Entre las imágenes que se recordarán de las primeras semanas de 2021 tienen un lugar destacado las de Q-Shaman, uno de los asaltantes del Capitolio de Washington que, además de llevar un estrambótico casco de piel y cuernos de búfalo, lucía el torso unos tatuajes con simbología religiosa proveniente, según nos han explicado los expertos, de la mitología escandinava.

La imagen de Jake Angeli, su nombre real, me hizo pensar en la banalización de la simbología religiosa, fenómeno que a menudo encontramos en otros actos mucho más cotidianos e inocuos que asaltar un parlamento, como el de llevar un rosario a modo de collar o en otras posturas más extrañas. Esta banalización no es nueva y ya la hemos visto en otros ámbitos como un efecto más de la mercantilización de la cultura y el consumo de masas, y también tiene mucho que ver con el relativismo cultural, que poco a poco ha ido arrinconando los grandes ideales de belleza y de excelencia, para acabar fijando como culmen de la creatividad el hecho de burlarse de cualquier cosa.

Sin embargo, esta mercantilización del producto religioso, sea en forma de objetos decorativos o de terapias de mindfulness, nos muestra también que la religiosidad humana no es una etapa superada. A pesar de la entronización del materialismo, siguen siendo muchas las personas que, en algún momento de su vida, sienten una sacudida en lo más íntimo de su existencia, una sensación que suele ser de una inmensa soledad pero que, paradójicamente, parece presagiar también la presencia escondida de alguien mucho más grande.
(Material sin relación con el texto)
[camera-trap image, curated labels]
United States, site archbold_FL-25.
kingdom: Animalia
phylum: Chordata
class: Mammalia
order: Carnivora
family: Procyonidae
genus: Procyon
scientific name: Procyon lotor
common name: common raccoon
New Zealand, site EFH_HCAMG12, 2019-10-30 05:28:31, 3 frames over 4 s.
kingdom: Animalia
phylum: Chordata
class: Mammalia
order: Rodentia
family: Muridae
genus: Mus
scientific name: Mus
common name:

Hace ya más de un siglo Rudolf Otto lo definía como el encuentro con lo sagrado, lo inefable que se sustrae de la razón y que permanece dentro del misterio. Cuando la persona se acerca a lo sagrado siente dos sensaciones aparentemente contrapuestas: la de terror y la de fascinación. Surge también ahí otra paradoja: se percibe una actitud de dependencia y sometimiento pero que, a su vez, es liberadora. Ese conocimiento que nos genera la presencia cercana del misterio acaba siendo aquello que los creyentes llamamos fe y que, en palabras de Kierkegaard, acaba suponiendo un auténtico salto al abismo.

El lector que alguna vez haya experimentado algo así reconocerá la necesidad inmediata de buscar un sentido a todo ello, de humanizar la experiencia para hacerla comprensible. El papel de las religiones tradicionales (cristianismo, islam, budismo etc.) no es otro que el de ofrecer sentido a estas vivencias a la vez que permiten amplificar la experiencia del misterio a partir de revelaciones y ritos, haciendo uso de símbolos y objetos sagrados. No debe sorprender, por tanto, que todo esto sea un asunto muy serio para los creyentes y, lógicamente, su banalización —tan frecuente hoy— les puede resultar ofensiva.

Desgraciadamente, la crisis que en nuestro entorno viven las religiones tradicionales —en nuestro caso la Iglesia católica— posiblemente también contribuya, aunque involuntariamente, a esta banalización. Las personas que han experimentado la presencia del misterio y que a raíz de ello buscan encontrar un sentido a lo vivido, pocas veces pueden tener un acceso fácil a unas religiones que hoy se encuentran excesivamente institucionalizadas y burocratizadas. Tal vez sea por ello por lo que tanta gente vea frustrada su inquietud espiritual y, al final, también esta se banalice y acaben corriendo el serio peligro de aterrizar en un salón de tatuajes imitando la estética superficial y ridícula de Q-Shaman.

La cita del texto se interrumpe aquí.